Environmental rating
Top 5 gold producing nations

In December 2018, World Wide Fund for Nature (WWF) released an official report giving environmental ratings for 15 major watch manufacturers and jewelers in Switzerland. Omega, along with 7 other manufacturers including Patek Philippe, Breguet and Rolex, was given the lowest environmental rating as "Latecomers/Non-transparent", suggesting that the manufacturer has taken very few actions addressing the impact of its manufacturing activities on the environment and climate change.

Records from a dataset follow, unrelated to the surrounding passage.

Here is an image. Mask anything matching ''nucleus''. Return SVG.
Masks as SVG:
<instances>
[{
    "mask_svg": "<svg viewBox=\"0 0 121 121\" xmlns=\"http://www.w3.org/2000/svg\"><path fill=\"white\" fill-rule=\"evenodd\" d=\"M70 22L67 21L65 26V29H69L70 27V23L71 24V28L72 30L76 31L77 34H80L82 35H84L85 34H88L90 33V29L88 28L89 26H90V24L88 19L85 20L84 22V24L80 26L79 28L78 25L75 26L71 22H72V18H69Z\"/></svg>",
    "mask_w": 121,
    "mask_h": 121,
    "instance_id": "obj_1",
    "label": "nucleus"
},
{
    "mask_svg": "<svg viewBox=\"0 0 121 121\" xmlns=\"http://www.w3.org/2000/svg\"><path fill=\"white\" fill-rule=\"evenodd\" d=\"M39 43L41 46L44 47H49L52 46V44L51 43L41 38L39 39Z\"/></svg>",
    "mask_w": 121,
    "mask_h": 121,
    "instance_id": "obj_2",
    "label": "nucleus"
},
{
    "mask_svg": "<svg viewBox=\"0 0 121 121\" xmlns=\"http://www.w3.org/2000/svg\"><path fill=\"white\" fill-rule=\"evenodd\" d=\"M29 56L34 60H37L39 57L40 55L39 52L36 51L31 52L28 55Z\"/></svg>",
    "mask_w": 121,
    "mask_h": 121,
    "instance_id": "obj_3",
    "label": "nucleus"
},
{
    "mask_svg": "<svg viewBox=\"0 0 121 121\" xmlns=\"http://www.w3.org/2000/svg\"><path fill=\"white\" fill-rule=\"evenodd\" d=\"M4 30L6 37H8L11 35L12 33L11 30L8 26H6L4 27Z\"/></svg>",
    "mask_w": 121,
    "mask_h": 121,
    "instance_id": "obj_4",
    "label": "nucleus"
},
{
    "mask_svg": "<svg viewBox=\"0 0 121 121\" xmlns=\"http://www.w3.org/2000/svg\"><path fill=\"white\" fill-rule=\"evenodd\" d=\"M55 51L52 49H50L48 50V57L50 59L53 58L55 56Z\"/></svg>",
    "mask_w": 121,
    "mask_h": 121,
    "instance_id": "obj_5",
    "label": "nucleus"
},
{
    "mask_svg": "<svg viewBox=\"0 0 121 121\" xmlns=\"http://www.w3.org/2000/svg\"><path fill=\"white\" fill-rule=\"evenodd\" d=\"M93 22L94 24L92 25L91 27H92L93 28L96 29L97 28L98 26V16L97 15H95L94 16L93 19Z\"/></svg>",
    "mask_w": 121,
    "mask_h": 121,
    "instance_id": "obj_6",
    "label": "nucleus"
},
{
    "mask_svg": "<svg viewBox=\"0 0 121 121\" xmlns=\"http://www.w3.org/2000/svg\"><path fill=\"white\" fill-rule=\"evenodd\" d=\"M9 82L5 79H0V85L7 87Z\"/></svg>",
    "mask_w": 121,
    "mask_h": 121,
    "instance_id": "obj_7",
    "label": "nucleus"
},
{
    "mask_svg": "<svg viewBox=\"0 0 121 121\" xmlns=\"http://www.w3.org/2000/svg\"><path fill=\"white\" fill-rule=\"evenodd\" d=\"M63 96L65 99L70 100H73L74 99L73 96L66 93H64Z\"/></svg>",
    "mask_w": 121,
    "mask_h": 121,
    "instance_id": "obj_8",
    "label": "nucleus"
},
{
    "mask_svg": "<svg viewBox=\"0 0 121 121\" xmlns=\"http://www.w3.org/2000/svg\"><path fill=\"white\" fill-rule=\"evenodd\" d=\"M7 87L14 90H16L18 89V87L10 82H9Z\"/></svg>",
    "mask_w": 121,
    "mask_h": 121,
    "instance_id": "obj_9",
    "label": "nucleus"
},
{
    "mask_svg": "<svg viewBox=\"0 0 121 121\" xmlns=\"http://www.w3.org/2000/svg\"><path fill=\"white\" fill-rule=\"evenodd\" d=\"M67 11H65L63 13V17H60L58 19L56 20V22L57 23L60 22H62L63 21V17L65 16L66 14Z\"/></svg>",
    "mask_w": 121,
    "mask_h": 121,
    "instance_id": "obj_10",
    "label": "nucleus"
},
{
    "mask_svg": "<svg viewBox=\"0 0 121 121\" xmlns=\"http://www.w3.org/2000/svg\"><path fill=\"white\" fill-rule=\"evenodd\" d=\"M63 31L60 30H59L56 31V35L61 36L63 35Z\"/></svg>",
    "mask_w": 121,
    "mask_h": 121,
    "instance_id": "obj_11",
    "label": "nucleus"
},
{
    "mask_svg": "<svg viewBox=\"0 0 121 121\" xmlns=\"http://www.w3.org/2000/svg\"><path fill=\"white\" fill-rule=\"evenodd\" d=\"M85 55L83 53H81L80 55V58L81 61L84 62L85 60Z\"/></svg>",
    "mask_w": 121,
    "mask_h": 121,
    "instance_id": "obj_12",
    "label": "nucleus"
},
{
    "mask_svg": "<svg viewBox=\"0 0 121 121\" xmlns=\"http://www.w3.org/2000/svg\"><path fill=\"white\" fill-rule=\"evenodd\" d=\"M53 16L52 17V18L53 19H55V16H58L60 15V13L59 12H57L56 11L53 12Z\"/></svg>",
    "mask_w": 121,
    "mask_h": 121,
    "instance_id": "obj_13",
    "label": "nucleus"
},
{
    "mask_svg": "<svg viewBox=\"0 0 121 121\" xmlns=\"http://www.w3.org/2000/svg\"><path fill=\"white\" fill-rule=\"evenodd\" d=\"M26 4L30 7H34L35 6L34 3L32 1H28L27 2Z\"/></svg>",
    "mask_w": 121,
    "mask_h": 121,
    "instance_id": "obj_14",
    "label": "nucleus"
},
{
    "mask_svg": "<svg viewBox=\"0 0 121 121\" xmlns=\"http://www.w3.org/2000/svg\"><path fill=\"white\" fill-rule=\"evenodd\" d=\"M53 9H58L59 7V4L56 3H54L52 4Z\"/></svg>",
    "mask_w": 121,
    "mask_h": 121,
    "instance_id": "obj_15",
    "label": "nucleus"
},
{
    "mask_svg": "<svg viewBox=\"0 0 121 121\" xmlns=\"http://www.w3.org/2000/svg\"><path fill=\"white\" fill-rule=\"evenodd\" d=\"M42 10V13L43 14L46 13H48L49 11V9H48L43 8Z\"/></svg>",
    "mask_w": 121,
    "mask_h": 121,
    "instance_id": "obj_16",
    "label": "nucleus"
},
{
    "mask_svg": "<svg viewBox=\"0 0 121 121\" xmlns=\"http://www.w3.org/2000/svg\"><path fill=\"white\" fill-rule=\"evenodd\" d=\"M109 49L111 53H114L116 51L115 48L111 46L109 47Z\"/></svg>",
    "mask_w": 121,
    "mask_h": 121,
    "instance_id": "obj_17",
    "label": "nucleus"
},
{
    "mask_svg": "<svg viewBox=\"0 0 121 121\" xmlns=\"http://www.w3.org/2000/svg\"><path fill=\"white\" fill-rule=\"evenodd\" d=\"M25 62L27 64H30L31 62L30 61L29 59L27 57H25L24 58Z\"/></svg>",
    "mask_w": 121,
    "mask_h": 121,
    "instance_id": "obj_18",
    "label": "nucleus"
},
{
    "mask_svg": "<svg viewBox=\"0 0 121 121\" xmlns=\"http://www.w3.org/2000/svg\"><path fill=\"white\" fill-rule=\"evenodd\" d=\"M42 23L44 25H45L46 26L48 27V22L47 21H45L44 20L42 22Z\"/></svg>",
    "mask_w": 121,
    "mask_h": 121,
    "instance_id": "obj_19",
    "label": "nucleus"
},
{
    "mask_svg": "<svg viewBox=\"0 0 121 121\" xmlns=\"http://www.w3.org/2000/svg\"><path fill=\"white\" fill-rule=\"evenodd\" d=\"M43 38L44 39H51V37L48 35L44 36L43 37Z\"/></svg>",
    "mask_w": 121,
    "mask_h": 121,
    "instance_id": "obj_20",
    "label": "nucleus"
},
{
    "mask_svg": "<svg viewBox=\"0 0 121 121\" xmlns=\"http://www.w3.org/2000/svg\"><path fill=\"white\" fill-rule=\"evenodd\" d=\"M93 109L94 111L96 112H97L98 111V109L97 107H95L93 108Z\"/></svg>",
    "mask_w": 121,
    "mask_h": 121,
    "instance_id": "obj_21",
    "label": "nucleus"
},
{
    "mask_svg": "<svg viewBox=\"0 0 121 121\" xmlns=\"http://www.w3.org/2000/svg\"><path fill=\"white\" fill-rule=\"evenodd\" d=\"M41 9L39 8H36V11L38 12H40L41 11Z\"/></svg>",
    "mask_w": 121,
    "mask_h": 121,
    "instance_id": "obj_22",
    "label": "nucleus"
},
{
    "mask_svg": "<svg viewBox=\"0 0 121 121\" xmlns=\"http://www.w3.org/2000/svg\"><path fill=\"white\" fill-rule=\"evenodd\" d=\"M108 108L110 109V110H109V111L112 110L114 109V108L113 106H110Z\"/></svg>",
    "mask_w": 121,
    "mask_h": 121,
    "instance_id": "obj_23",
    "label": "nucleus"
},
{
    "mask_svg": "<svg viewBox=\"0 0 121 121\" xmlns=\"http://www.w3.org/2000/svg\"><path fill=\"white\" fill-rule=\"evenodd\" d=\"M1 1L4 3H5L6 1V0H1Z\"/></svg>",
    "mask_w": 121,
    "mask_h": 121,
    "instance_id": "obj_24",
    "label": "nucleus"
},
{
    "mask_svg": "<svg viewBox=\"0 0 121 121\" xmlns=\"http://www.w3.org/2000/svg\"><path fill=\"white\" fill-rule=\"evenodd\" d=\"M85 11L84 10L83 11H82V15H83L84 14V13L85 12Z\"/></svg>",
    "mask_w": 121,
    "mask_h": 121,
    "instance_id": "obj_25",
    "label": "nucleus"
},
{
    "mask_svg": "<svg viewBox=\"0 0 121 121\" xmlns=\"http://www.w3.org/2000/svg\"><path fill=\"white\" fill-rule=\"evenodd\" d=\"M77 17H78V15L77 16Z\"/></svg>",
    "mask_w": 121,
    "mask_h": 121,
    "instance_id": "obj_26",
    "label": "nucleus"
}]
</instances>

There are concerns over the lack of transparency in manufacturing activities and the sourcing of precious raw materials such as gold, which is a major cause of environmental issues such as pollution, soil degradation and deforestation. It is estimated that the watch and jewelry sector uses over 50% of world's annual gold production (over 2,000 tons), but in most cases the watch companies are not able to or are unwilling to demonstrate where their raw materials come from and if the material suppliers use eco-friendly sourcing technologies.